Now, there is another kind of these films. And that is the woke remake. All that needs to be said already has been by a man much smarter and more articulate than myself.
Wiseau films
Tommy Wiseau is a genius. Not only has he created (or kickstarted) and entire genre of film, he has managed to accidentally create probably one of the greatest advancements in professional humor of the 21st century. Tommy Wiseau’s entire collection of films (comprising of a whole one film) are so bad that they are incredibly good. Somehody, the acting would be better if you replaced the entire cast with text-to-speech engines. Everything is so bad, yet so good at the same time.

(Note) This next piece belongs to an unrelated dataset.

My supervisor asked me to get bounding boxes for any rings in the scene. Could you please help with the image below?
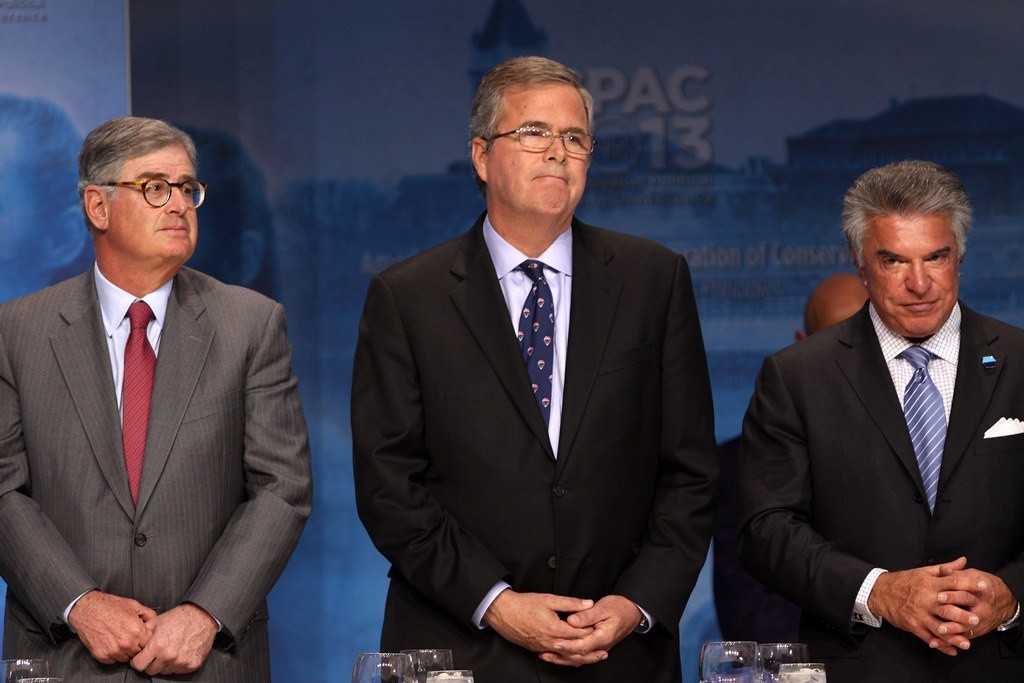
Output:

I think that the true reason these films are so good in their badness is that the internal scale our brain uses to measure our pleasure in a thing breaks when levels get too high and circles all the way around the intense pleasure in the badness. Now where have I seen that before?
If you can watch the entirety of The Room and tell me there is no value, you are a liar.
Well, in this day and age, the experience of a bad movie is almost as common to use as a bout of plague would be to our ancestors. Modern humans are just built to resist other kinds of natural tortures. Rather than sores and flu, we have psychological suffering induced by the worst kinds of entertainment on the planet. Hopefully, though, this can serve as your vaccination against bad movies. Whenever you next are forced to watch one, think of this article. Hopefully it can reinforce your imploding anger tank with a chuckle of laughter.